The reason for this is my web server which sometimes gets overloaded with PHP processes which somehow run away and consume all the memory on the server.

@Hu

I've set it from BASH after the Apache process was started. Also, I had to set soft limit first and that hard because other way around was giving me error.

----------

## ferreirafm

Hi dylan, 

You have to figure out how to limit the resources consumption of your server.

Unlimit is set by shell. If you set it globally, you probably are going to have problems in writing files of other process. Limit the size of your files is not going to solve your problem. I guess that the size of your files has noting to do with your problem. Do you have such a huge files??

G'Luck 

FredLast edited by ferreirafm on Wed Sep 29, 2010 8:02 pm; edited 1 time in total

----------

## Mousee

Rather than set anything globally, or otherwise, why don't you just modify the Apache init script to include your ulimit set?

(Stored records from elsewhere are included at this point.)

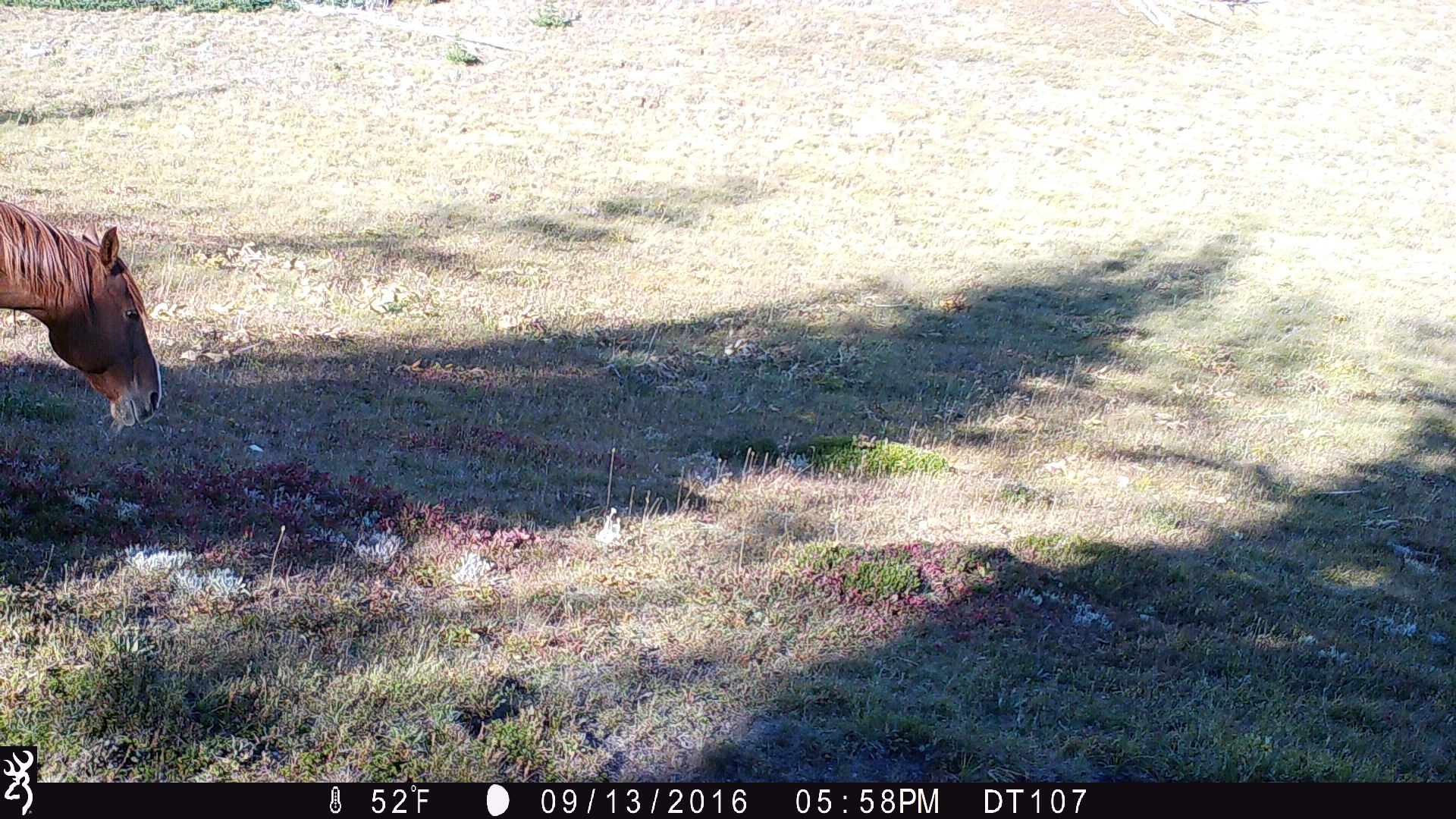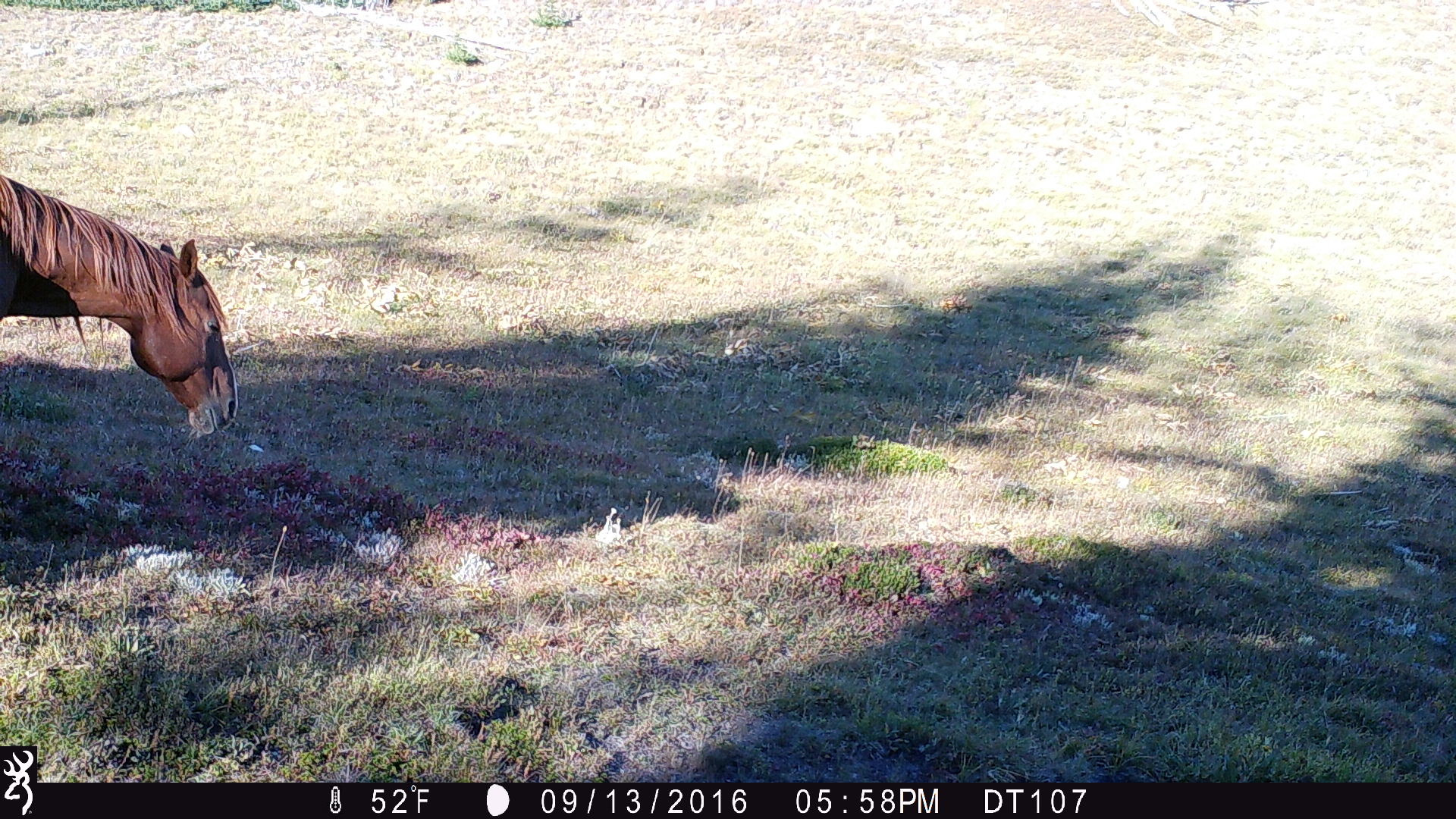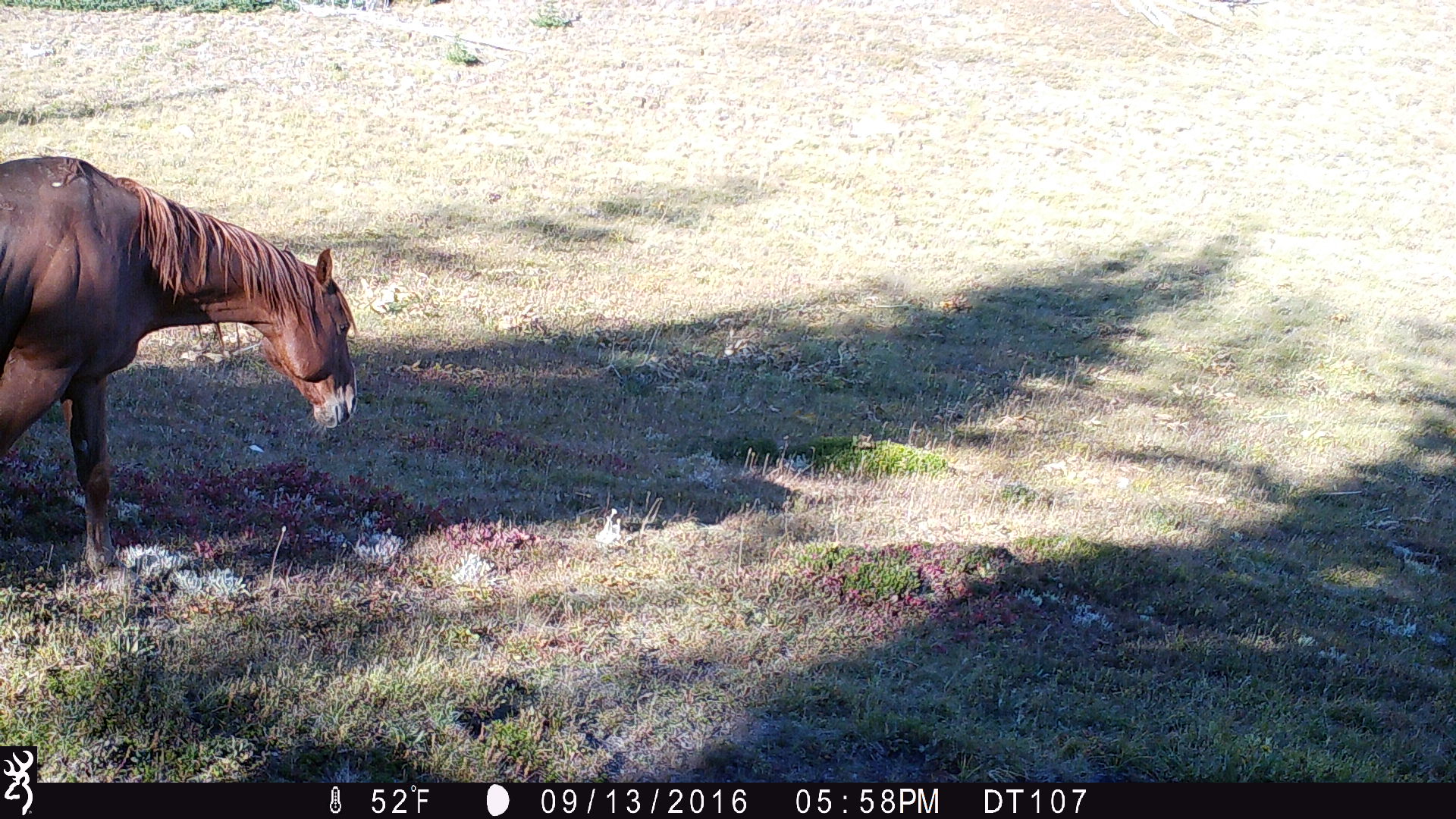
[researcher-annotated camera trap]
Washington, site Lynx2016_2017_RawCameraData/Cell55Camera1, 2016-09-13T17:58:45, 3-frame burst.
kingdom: Animalia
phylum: Chordata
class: Mammalia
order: Perissodactyla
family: Equidae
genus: Equus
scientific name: Equus caballus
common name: domestic horse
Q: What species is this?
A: Domestic horse (Equus caballus).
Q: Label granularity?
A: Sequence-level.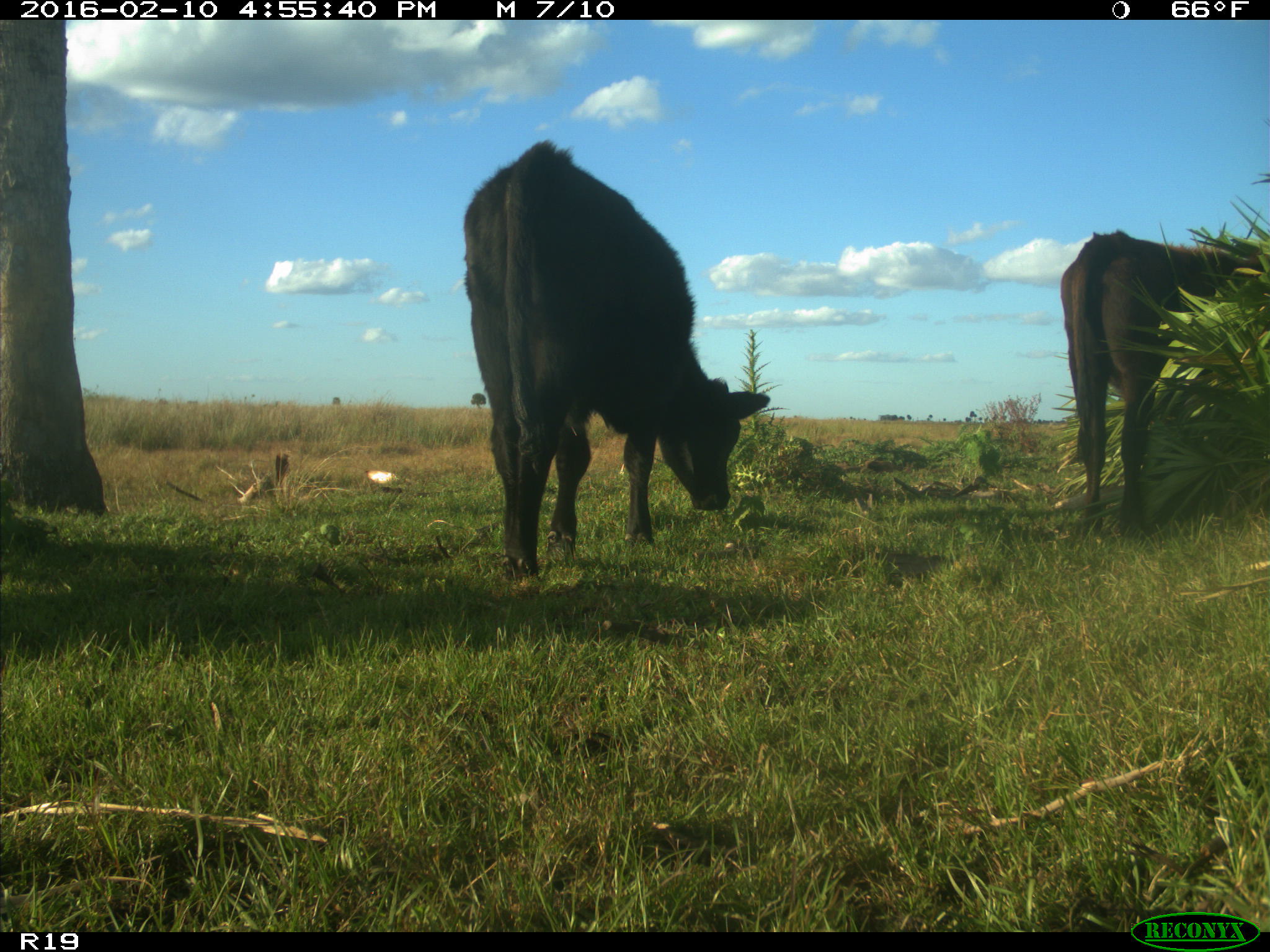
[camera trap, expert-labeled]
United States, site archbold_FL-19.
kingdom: Animalia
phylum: Chordata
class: Mammalia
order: Artiodactyla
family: Bovidae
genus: Bos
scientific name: Bos taurus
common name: domestic cow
Bos taurus (domestic cow).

In this way it would only affect the Apache process (and I assume children, haven't used it for Apache so I may be wrong) and nothing else.

----------

## tomk

If it's PHP that's causing you troubles you should edit the memory_limit variable in /etc/php/apache2-php5/php.ini which is the amount of memory each PHP script can use.

----------

## cach0rr0

might also be worth fiddling with MPM settings

check the comments in  /etc/apache2/modules.d/00_mpm.conf

----------